Records from a spatial question set —
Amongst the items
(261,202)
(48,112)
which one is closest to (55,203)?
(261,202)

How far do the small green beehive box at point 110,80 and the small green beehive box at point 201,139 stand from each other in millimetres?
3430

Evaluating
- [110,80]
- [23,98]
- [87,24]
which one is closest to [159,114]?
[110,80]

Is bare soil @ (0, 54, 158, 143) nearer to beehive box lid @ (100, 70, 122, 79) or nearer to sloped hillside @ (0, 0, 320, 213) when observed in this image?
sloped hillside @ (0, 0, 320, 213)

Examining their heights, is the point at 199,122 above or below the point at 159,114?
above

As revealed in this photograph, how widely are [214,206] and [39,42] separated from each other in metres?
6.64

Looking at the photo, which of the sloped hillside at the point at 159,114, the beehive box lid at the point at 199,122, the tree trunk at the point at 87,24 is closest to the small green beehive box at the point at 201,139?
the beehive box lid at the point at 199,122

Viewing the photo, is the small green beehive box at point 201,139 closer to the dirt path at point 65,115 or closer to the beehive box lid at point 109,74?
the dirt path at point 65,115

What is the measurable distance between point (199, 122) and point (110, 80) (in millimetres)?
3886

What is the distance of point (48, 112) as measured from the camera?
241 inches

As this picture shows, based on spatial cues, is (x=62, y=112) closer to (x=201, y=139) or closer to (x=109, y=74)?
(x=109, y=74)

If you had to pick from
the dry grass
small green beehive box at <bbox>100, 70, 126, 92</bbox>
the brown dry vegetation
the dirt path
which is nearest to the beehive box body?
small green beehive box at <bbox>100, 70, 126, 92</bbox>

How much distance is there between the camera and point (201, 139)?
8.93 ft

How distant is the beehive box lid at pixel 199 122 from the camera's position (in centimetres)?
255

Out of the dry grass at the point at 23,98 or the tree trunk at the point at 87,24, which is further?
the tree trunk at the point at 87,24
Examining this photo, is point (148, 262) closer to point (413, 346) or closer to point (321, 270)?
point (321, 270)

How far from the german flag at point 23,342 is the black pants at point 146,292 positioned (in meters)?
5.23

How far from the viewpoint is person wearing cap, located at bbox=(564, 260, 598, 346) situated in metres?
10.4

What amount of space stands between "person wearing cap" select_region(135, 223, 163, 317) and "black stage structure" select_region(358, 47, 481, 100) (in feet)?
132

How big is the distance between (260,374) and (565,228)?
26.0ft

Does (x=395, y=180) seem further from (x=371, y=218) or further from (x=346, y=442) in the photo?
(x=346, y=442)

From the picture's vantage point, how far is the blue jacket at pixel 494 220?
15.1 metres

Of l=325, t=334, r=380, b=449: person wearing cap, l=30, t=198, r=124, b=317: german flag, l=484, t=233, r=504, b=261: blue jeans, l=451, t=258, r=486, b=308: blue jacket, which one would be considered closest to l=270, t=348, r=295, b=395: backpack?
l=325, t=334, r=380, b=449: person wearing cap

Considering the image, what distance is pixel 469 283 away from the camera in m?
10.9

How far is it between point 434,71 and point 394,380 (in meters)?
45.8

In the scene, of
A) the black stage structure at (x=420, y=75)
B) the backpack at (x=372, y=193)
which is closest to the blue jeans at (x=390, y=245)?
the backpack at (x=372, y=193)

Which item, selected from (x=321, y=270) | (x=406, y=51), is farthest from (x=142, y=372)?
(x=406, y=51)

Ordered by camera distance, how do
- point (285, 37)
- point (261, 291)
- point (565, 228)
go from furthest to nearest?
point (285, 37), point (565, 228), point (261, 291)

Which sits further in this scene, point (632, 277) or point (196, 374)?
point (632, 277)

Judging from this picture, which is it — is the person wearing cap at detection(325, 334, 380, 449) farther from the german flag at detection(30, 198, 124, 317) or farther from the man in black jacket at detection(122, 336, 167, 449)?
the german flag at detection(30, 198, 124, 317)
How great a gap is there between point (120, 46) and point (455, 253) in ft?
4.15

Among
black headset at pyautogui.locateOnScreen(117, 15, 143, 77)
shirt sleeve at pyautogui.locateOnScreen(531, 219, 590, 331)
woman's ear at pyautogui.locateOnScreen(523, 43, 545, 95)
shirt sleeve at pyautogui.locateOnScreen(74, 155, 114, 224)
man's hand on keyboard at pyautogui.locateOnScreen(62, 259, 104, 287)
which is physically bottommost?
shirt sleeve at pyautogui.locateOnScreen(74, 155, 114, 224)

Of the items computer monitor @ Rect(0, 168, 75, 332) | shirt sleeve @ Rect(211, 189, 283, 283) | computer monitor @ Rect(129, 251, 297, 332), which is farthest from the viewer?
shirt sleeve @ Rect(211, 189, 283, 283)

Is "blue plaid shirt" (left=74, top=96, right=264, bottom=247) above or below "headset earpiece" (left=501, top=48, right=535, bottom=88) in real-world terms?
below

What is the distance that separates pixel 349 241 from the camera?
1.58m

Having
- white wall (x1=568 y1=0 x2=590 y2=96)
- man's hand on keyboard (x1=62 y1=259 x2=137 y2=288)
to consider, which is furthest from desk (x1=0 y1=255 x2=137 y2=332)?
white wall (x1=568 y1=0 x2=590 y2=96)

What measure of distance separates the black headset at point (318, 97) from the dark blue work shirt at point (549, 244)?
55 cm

Work to do —
Write out exactly the final stretch of the records: the line containing "in real-world terms?" and every line after it, through the last, and nothing else.

Answer below —
Is "blue plaid shirt" (left=74, top=96, right=264, bottom=247) above or below "headset earpiece" (left=501, top=48, right=535, bottom=88) in real-world terms?
below

What is the distance that separates pixel 349 241 from the camera?
1.58m

Having
- white wall (x1=568 y1=0 x2=590 y2=96)
- man's hand on keyboard (x1=62 y1=259 x2=137 y2=288)
to consider, which is furthest from desk (x1=0 y1=255 x2=137 y2=332)?
white wall (x1=568 y1=0 x2=590 y2=96)

What measure of distance separates the black headset at point (318, 97) from the dark blue work shirt at point (549, 244)?
55 cm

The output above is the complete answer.